C’est ainsi qu’une habitude s’est transformée en une tradition de déjeuner bien ancrée, qui a non seulement permis de bien manger, mais a également favorisé l’esprit d’équipe. Comme à une table familiale, les collaborateurs peuvent s’asseoir, discuter et repartir. Parallèlement, cela a apporté une contribution précieuse à l’intégration professionnelle.

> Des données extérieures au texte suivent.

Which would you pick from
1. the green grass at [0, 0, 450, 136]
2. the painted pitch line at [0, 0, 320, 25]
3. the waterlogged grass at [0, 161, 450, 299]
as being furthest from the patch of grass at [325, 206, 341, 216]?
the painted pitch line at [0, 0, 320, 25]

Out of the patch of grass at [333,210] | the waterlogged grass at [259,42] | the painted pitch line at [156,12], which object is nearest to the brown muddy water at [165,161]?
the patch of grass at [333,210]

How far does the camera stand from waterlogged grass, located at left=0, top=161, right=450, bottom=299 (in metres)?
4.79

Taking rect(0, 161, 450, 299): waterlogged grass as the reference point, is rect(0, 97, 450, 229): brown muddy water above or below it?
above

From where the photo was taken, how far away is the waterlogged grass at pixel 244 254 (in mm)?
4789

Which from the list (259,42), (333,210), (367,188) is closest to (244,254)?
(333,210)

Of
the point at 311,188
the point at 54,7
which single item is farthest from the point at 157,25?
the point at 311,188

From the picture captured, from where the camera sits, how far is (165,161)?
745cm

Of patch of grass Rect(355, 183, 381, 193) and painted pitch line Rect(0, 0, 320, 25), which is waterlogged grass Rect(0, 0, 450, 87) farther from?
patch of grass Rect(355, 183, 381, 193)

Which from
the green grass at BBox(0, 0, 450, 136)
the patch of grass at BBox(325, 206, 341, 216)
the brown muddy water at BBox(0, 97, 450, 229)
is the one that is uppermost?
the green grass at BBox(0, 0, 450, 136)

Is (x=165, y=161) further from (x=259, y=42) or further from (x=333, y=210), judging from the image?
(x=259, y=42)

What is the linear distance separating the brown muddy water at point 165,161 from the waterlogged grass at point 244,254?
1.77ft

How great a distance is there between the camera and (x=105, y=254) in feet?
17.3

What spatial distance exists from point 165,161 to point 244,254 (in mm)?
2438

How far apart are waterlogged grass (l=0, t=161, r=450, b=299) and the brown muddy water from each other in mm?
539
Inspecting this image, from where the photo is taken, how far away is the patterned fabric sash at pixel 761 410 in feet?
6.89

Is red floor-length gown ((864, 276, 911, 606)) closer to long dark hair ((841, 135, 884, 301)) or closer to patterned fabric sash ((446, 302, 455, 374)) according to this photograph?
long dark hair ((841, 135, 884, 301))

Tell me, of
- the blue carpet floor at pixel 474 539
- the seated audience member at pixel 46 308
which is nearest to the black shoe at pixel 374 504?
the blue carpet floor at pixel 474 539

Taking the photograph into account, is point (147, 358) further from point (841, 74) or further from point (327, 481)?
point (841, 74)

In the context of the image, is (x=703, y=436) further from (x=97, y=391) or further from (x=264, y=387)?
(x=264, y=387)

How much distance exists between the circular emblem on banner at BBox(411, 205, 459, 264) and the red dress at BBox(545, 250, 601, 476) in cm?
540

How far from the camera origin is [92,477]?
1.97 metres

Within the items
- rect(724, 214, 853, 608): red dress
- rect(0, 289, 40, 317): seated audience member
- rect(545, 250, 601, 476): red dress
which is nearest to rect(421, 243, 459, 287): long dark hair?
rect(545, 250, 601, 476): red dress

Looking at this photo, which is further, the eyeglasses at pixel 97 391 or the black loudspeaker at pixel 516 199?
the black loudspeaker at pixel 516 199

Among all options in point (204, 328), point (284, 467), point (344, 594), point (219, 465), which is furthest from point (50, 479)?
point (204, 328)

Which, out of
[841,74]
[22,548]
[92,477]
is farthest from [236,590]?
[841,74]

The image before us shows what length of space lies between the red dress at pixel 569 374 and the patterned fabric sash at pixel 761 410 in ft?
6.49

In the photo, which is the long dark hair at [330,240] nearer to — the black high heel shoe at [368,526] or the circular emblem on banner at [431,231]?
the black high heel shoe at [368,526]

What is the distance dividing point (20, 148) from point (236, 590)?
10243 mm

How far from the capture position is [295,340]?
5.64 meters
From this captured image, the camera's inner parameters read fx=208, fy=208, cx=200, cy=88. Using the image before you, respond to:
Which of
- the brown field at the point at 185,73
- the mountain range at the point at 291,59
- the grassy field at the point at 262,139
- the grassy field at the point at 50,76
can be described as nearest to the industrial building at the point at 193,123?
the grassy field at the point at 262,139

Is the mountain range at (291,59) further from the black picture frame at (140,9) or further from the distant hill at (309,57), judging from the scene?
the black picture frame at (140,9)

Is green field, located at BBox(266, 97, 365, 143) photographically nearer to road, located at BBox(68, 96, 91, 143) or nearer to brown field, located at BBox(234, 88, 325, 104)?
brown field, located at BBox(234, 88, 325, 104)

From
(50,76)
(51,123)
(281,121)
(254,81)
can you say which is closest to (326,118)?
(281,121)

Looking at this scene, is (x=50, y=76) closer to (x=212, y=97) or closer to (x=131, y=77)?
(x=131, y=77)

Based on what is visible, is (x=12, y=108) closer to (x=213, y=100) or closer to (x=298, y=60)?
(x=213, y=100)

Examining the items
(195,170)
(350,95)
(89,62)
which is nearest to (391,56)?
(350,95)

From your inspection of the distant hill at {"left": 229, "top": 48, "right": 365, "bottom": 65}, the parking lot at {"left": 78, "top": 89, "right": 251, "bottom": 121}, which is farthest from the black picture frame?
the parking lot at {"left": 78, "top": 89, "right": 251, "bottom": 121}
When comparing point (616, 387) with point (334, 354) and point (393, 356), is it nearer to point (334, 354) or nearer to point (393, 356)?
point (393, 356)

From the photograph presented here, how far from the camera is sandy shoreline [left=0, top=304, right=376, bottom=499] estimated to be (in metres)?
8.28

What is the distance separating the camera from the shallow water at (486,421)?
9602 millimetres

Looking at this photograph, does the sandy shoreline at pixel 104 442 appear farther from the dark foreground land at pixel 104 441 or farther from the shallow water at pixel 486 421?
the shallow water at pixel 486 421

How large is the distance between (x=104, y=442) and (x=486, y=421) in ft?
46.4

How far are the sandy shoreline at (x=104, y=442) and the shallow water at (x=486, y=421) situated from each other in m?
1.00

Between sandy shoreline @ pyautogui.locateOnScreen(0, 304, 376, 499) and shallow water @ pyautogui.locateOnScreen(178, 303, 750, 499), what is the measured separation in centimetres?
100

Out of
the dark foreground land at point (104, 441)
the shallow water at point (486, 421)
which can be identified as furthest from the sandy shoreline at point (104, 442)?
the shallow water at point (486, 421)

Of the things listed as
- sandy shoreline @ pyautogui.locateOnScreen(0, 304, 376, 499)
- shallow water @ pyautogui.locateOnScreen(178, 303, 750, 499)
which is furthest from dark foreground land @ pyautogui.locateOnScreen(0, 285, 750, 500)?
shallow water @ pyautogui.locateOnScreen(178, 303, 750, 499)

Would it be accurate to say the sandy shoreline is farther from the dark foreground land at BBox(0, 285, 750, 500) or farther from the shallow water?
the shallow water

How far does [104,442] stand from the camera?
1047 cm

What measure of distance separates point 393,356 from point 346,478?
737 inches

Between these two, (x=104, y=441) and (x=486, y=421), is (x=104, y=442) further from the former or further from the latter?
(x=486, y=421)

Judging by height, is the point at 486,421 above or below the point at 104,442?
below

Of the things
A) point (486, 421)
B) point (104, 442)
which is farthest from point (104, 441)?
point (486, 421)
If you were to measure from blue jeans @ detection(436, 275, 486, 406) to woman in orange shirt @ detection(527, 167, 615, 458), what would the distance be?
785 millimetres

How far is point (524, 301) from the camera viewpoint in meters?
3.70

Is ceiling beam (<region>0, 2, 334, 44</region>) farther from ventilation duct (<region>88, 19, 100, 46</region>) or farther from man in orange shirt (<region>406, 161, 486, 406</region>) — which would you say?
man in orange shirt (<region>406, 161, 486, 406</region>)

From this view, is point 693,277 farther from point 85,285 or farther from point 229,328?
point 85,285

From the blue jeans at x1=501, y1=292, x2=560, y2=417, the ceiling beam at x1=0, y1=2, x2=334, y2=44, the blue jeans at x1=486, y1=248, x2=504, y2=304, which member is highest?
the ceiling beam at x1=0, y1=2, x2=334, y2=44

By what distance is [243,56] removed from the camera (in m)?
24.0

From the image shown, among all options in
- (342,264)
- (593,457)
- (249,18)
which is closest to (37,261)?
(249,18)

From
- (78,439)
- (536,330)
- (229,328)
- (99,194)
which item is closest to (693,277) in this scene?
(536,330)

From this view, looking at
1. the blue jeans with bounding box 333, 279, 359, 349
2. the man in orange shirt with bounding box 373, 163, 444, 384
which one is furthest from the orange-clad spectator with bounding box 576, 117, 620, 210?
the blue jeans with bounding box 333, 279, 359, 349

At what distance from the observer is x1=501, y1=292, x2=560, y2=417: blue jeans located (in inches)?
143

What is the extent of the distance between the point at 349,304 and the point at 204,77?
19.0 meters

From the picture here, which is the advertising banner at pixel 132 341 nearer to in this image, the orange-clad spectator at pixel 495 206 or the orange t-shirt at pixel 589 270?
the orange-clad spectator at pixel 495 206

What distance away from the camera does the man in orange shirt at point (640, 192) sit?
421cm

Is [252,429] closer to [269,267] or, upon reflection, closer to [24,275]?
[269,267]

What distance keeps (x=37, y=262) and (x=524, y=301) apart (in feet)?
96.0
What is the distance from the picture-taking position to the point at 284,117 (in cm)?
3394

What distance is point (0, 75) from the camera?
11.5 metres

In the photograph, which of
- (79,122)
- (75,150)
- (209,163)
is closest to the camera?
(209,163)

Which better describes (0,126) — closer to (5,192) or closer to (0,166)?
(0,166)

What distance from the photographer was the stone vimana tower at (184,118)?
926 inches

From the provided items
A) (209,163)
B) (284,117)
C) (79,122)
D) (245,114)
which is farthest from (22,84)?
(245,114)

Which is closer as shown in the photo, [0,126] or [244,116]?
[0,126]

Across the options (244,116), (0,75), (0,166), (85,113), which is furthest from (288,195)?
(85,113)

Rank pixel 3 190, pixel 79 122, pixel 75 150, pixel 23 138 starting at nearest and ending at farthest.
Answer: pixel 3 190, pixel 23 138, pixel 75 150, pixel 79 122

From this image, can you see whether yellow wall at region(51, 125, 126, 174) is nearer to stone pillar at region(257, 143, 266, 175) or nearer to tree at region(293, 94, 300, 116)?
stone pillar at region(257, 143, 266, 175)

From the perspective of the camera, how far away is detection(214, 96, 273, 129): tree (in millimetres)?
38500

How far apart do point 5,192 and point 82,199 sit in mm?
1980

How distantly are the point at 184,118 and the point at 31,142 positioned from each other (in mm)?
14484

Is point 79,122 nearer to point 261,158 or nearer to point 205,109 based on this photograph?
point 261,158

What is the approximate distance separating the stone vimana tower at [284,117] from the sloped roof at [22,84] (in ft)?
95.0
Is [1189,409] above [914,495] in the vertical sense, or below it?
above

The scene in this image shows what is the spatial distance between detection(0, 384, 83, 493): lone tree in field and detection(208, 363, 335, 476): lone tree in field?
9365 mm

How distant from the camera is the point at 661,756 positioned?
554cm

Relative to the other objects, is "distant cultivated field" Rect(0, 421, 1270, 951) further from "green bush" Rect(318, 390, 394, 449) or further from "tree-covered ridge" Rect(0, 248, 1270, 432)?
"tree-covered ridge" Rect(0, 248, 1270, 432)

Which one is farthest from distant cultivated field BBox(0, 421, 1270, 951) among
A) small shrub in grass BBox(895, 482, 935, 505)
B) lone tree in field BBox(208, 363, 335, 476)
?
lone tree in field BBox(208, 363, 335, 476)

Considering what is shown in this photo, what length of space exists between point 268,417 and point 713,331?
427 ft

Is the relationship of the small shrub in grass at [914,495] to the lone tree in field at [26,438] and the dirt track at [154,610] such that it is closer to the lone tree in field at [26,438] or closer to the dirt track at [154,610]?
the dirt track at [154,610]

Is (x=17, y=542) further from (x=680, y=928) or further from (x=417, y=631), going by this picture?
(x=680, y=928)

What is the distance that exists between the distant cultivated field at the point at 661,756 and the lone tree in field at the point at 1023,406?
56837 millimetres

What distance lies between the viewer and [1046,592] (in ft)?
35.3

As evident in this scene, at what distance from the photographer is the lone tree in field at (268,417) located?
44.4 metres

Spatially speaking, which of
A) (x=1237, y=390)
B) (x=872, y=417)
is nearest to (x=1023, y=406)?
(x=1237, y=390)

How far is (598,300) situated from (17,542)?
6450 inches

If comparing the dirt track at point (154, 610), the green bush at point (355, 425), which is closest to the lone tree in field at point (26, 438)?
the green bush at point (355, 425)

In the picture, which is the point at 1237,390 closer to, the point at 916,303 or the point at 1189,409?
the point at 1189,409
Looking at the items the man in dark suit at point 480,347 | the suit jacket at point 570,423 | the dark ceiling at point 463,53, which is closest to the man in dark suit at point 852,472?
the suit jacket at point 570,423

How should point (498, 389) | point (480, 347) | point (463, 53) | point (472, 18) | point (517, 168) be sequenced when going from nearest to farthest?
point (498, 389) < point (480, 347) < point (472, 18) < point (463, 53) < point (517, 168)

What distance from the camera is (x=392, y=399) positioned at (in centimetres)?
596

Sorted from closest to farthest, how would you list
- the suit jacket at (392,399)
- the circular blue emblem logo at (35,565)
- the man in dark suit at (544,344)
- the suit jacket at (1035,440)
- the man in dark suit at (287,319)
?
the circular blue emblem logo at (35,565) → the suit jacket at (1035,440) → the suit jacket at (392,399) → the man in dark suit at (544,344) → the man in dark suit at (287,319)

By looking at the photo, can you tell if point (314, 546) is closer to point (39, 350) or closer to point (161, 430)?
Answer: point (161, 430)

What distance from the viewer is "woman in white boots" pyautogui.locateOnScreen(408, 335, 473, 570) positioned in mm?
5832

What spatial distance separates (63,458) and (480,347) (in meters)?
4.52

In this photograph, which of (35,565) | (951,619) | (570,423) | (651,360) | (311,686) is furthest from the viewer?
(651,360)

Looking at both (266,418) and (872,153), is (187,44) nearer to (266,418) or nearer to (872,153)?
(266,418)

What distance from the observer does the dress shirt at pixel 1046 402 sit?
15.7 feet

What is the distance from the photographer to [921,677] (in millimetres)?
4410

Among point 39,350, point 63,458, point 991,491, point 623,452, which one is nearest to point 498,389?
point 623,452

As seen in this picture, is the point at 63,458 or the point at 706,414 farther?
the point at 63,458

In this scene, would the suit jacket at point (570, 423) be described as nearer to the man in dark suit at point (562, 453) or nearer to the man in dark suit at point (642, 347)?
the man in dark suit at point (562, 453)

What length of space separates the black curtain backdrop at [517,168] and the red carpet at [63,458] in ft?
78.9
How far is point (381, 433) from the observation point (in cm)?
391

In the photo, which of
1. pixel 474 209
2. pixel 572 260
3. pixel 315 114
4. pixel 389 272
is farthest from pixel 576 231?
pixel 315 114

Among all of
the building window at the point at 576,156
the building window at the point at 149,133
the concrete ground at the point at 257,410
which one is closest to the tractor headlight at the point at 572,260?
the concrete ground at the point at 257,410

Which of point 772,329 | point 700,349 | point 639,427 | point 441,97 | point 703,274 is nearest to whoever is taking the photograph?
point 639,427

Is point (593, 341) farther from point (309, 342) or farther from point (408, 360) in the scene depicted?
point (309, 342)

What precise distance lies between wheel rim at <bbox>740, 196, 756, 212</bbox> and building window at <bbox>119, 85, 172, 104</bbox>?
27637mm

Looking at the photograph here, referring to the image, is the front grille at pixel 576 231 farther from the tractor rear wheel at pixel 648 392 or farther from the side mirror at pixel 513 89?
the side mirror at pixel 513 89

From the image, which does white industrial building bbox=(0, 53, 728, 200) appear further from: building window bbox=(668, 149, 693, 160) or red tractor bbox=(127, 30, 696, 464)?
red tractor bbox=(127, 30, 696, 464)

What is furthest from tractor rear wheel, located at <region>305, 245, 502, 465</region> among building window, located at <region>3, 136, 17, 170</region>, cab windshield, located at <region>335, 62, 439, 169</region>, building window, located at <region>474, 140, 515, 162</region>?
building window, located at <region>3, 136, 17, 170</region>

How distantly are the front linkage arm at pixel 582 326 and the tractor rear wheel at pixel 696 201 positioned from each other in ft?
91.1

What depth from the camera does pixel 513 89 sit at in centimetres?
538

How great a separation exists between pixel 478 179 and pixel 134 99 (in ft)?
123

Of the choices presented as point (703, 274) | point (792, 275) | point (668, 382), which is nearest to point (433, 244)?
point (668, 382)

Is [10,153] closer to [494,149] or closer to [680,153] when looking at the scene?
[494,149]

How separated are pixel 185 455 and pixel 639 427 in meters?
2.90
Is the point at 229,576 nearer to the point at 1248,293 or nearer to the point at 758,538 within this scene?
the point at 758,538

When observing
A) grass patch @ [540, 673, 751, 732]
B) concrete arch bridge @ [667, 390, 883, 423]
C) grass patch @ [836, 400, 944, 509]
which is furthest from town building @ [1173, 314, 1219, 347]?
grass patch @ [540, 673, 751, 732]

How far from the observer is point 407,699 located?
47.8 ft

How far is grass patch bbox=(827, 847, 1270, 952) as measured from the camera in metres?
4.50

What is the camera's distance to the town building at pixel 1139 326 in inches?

Intégration aux activités quotidiennes
- Coûts ponctuels pour les équipements de cuisine : machine à café, bouilloire, cuiseur vapeur, réfrigérateur, congélateur, lave-vaisselle professionnel
- Coûts mensuels récurrents : environ 10 000 francs pour l’ensemble de l’organisation des repas de midi (rémunération de la cuisinière, achat des denrées alimentaires, etc.)
De la tradition à la professionnalisation du déjeuner
La tradition du déjeuner s’était solidement implantée au sein de l’entreprise au fil des ans et était devenue un élément incontournable du quotidien professionnel. Chaque jour, jusqu’à 40 collaborateurs se retrouvent sur le site principal pour déjeuner ensemble. Afin de pérenniser cette pratique et de l’intégrer de manière efficace, clevergie sa a décidé de professionnaliser davantage le déjeuner dans plusieurs domaines.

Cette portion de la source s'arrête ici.